## [WHAT YOU NEED TO DO]
Drop every picture, then transcribe the remaining data exactly.

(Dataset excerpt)
_ _ _ _
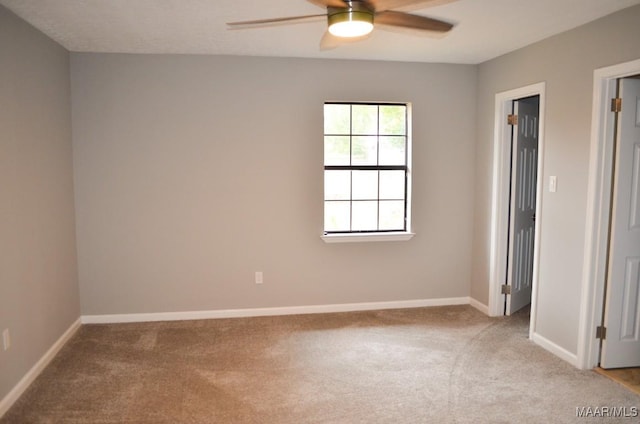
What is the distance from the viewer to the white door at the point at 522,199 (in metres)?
4.25

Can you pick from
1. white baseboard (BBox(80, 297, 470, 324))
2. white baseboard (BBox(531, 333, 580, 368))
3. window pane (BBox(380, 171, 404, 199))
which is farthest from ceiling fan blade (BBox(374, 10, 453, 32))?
white baseboard (BBox(80, 297, 470, 324))

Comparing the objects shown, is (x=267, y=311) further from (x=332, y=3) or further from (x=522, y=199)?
(x=332, y=3)

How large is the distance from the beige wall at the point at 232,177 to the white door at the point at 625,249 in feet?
5.40

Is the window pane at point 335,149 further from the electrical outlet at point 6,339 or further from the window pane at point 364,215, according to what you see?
the electrical outlet at point 6,339

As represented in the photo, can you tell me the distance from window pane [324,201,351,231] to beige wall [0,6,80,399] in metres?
2.28

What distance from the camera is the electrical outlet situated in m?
2.77

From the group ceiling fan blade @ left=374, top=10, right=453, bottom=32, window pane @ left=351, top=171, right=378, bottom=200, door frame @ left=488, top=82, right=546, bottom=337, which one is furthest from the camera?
window pane @ left=351, top=171, right=378, bottom=200

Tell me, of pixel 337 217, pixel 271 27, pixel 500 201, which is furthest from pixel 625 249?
pixel 271 27

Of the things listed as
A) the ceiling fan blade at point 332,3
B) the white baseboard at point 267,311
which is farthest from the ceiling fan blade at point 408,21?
Answer: the white baseboard at point 267,311

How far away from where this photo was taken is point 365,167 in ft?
14.8

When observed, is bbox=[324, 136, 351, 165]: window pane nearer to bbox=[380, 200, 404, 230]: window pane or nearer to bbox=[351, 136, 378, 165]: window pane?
bbox=[351, 136, 378, 165]: window pane

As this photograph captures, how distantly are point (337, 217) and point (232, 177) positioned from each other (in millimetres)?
1079

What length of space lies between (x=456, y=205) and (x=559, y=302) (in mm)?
1440

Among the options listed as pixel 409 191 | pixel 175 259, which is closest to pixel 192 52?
pixel 175 259
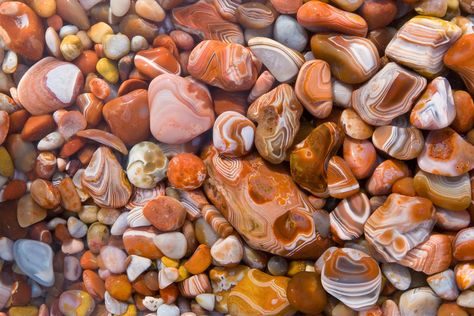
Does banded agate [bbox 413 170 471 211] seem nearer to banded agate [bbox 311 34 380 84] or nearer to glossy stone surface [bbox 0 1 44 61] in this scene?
banded agate [bbox 311 34 380 84]

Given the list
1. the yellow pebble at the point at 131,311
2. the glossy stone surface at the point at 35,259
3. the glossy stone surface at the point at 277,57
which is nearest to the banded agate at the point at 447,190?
the glossy stone surface at the point at 277,57

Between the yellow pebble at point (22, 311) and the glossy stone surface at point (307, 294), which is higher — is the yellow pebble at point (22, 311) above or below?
below

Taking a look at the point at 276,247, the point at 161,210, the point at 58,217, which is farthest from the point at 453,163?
the point at 58,217

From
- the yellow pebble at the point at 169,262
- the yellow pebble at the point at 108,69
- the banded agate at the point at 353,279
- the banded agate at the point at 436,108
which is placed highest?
the banded agate at the point at 436,108

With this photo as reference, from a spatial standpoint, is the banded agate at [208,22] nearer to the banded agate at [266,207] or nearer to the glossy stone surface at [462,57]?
the banded agate at [266,207]

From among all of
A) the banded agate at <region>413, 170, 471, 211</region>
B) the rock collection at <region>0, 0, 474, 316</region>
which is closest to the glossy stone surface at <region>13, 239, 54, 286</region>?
the rock collection at <region>0, 0, 474, 316</region>

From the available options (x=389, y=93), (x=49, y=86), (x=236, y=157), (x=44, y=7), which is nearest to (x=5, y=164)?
(x=49, y=86)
_ _ _ _
## [RESULT OF THIS EXERCISE]
What is the distance from the viewer to the white door at the point at 522,199 (in metres)?
4.25

Can you pick from
1. white baseboard (BBox(80, 297, 470, 324))
2. white baseboard (BBox(531, 333, 580, 368))
3. window pane (BBox(380, 171, 404, 199))
which is farthest from ceiling fan blade (BBox(374, 10, 453, 32))?
white baseboard (BBox(80, 297, 470, 324))

Comparing the objects shown, is (x=267, y=311) further from (x=332, y=3) or further from (x=522, y=199)?
(x=332, y=3)

How large is the distance from the beige wall at the point at 232,177 to the white door at the point at 625,249 in feet?
5.40

Is the window pane at point 335,149 further from the electrical outlet at point 6,339 or further from the window pane at point 364,215, according to what you see?
the electrical outlet at point 6,339

As represented in the photo, can you tell me the distance from window pane [324,201,351,231] to beige wall [0,6,80,399] in metres?
2.28

What distance from the camera is the electrical outlet situated in m?
2.77

From the group ceiling fan blade @ left=374, top=10, right=453, bottom=32, window pane @ left=351, top=171, right=378, bottom=200, door frame @ left=488, top=82, right=546, bottom=337, which one is furthest from the camera?
window pane @ left=351, top=171, right=378, bottom=200

Tell me, of pixel 337 217, pixel 271 27, pixel 500 201, which is furthest from pixel 625 249?
pixel 271 27

Of the things listed as
A) the ceiling fan blade at point 332,3
B) the white baseboard at point 267,311
which is farthest from the ceiling fan blade at point 408,21?
Answer: the white baseboard at point 267,311

How far away from where this photo was taken is point 365,167 in ft?
14.8

When observed, is bbox=[324, 136, 351, 165]: window pane nearer to bbox=[380, 200, 404, 230]: window pane or nearer to bbox=[351, 136, 378, 165]: window pane?
bbox=[351, 136, 378, 165]: window pane

As this photograph captures, how distantly are point (337, 217) and point (232, 177) positioned from each other (in millimetres)?
1079

What length of space lies between (x=456, y=205) and (x=559, y=302) (in mm)?
1440

Among the options listed as pixel 409 191 | pixel 175 259, which is closest to pixel 192 52?
pixel 175 259
Does banded agate [bbox 413 170 471 211] seem nearer to banded agate [bbox 311 34 380 84] or nearer to glossy stone surface [bbox 0 1 44 61] in this scene?
banded agate [bbox 311 34 380 84]

Given the list
1. the yellow pebble at the point at 131,311
2. the glossy stone surface at the point at 35,259
3. the glossy stone surface at the point at 277,57
which is nearest to the banded agate at the point at 447,190?
the glossy stone surface at the point at 277,57

Between the yellow pebble at point (22, 311) and the glossy stone surface at point (307, 294), which is higher — is the yellow pebble at point (22, 311) above or below?
below

Taking a look at the point at 276,247, the point at 161,210, the point at 58,217, which is farthest from the point at 453,163?
the point at 58,217

From
- the yellow pebble at the point at 169,262
- the yellow pebble at the point at 108,69
- the banded agate at the point at 353,279
- the banded agate at the point at 436,108
which is placed highest?
the banded agate at the point at 436,108

With this photo as reference, from a spatial standpoint, is the banded agate at [208,22] nearer to the banded agate at [266,207] or nearer to the glossy stone surface at [462,57]?
the banded agate at [266,207]

From among all of
A) the banded agate at <region>413, 170, 471, 211</region>
B) the rock collection at <region>0, 0, 474, 316</region>
which is closest to the glossy stone surface at <region>13, 239, 54, 286</region>?
the rock collection at <region>0, 0, 474, 316</region>

From the available options (x=389, y=93), (x=49, y=86), (x=236, y=157), (x=44, y=7), which is nearest to (x=5, y=164)?
(x=49, y=86)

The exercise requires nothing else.